Uncertainty not helped by coming online justice revolution
The nation’s top baby barrister has claimed that her peers are in a “particularly vulnerable position” amid spiralling legal education costs, plunging legal aid rates and technological innovation.
Speaking at the Bar Council’s annual conference over the weekend, Louisa Nye suggested that new entrants to the profession are still paying off £70,000 study debts five years into their careers, and warned that many young criminal and family barristers are actually “struggling to maintain a living”.
Nye — who is a six-year-qualified junior at top commercial set Landmark — proceeded to issue a plea for bar bigwigs to “listen to and take the advice of those of us at the coal face” as they embrace online justice and other digitisation initiatives. Such developments could reduce the amount of more basic work that rookie lawyers have traditionally cut their teeth on.
Taken together, these factors mean that young barristers are facing more difficulties and uncertainty than “any generation of barristers in the previous 52 years”, the Young Barristers’ chief argued, adding:
And it is difficult against that background not to feel somewhat lost and somewhat depressed.
In a highly personal address, Nye admitted to having suffered with anxiety and depression herself having lost a close friend who took her own life, “in part under the strain that this job and circumstances can place on people”.
Nye’s speech coincided with the launch of the ‘Wellbeing at the Bar’ initiative, which aims to dispel the stigma around barristers asking for help.
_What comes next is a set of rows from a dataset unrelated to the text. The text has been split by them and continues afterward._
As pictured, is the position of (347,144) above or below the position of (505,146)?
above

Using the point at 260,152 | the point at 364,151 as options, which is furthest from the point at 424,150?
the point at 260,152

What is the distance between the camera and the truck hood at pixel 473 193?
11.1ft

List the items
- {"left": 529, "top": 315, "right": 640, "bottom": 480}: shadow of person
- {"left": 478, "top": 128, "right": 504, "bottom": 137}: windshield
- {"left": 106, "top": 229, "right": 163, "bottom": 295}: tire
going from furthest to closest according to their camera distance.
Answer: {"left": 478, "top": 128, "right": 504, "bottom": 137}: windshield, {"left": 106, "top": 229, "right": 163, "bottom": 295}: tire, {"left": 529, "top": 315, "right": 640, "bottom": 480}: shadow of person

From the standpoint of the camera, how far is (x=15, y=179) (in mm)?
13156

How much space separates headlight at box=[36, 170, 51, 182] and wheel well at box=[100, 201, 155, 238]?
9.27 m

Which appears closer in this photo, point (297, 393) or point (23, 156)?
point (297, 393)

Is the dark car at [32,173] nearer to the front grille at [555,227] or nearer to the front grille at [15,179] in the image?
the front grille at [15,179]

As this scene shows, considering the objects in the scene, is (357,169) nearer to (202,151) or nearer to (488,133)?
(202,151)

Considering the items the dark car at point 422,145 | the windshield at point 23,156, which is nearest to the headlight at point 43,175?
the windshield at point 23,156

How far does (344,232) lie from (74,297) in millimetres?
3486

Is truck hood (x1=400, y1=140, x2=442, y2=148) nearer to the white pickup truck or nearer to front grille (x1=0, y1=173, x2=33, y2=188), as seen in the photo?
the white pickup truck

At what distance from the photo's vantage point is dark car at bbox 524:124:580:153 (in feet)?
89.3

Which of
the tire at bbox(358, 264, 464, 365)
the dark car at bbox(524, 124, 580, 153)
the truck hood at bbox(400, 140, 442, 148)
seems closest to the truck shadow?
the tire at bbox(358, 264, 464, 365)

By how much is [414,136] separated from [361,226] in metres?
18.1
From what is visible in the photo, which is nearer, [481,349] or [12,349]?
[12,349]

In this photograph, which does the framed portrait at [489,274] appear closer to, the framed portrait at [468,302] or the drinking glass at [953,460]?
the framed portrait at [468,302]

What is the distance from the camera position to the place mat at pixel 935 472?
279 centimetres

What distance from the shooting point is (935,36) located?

The other big speech at the Bar Council conference came from Sir Adrian Fulford, the senior presiding judge for England and Wales, who warned that barristers when confronted with technological developments must “either adapt rapidly or fade away”.
“To gaze out across green fields, listen to the skylarks and wish for a less technologically based age” was a dangerous path to follow, he stressed, continuing:
I am sorry to be uncompromising but we have simply got to change, and judges and practitioners in all jurisdictions and at all levels must rapidly get used to the administration of justice being transferred, in large part, to the ‘cloud’.